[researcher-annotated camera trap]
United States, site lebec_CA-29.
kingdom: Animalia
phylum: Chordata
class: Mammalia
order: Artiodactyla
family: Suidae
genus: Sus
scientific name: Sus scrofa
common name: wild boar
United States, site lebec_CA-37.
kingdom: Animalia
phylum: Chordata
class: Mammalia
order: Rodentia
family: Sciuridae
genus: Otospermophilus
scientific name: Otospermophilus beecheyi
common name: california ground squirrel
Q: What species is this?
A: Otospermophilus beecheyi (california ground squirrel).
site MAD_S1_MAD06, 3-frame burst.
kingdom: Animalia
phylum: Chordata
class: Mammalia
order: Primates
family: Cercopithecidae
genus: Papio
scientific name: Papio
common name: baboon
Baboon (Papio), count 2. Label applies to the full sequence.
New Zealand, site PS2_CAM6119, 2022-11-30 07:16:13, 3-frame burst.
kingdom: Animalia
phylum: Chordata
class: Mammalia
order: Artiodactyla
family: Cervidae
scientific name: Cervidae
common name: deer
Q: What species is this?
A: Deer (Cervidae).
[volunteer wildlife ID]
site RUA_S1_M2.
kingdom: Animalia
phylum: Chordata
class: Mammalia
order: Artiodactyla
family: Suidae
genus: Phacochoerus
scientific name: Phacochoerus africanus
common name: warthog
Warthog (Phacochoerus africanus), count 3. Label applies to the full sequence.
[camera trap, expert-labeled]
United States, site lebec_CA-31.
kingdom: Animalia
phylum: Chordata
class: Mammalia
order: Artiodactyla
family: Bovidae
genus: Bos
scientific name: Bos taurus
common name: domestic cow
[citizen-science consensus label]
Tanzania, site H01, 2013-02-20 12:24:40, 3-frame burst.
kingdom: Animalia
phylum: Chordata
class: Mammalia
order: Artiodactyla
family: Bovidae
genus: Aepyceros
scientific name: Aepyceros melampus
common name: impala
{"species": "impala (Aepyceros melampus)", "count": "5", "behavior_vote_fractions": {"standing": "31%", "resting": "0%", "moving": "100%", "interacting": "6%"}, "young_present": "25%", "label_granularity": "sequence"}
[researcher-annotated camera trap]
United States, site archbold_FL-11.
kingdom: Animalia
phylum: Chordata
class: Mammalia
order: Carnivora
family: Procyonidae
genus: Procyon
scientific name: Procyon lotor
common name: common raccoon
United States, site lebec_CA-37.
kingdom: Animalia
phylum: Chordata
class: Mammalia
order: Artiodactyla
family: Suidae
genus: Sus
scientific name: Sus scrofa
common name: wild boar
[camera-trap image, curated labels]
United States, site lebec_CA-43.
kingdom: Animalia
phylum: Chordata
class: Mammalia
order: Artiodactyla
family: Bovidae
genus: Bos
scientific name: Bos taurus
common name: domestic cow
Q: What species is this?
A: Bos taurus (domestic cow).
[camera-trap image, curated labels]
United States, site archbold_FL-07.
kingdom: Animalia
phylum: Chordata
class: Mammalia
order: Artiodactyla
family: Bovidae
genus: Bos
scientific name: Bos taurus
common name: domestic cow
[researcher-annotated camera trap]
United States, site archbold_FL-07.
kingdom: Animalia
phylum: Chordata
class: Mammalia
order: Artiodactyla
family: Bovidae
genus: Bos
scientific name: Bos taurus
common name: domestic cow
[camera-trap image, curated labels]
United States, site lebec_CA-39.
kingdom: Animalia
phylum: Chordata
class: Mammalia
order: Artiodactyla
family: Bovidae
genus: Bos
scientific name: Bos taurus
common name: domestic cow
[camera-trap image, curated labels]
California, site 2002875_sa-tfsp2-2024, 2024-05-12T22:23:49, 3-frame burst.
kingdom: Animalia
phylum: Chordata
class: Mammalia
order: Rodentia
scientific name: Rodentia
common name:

Work instruction: Scan the material for the word "Aepyceros". Return every line where it is found.

Answer to the exercise:
genus: Aepyceros
scientific name: Aepyceros melampus
{"species": "impala (Aepyceros melampus)", "count": "5", "behavior_vote_fractions": {"standing": "31%", "resting": "0%", "moving": "100%", "interacting": "6%"}, "young_present": "25%", "label_granularity": "sequence"}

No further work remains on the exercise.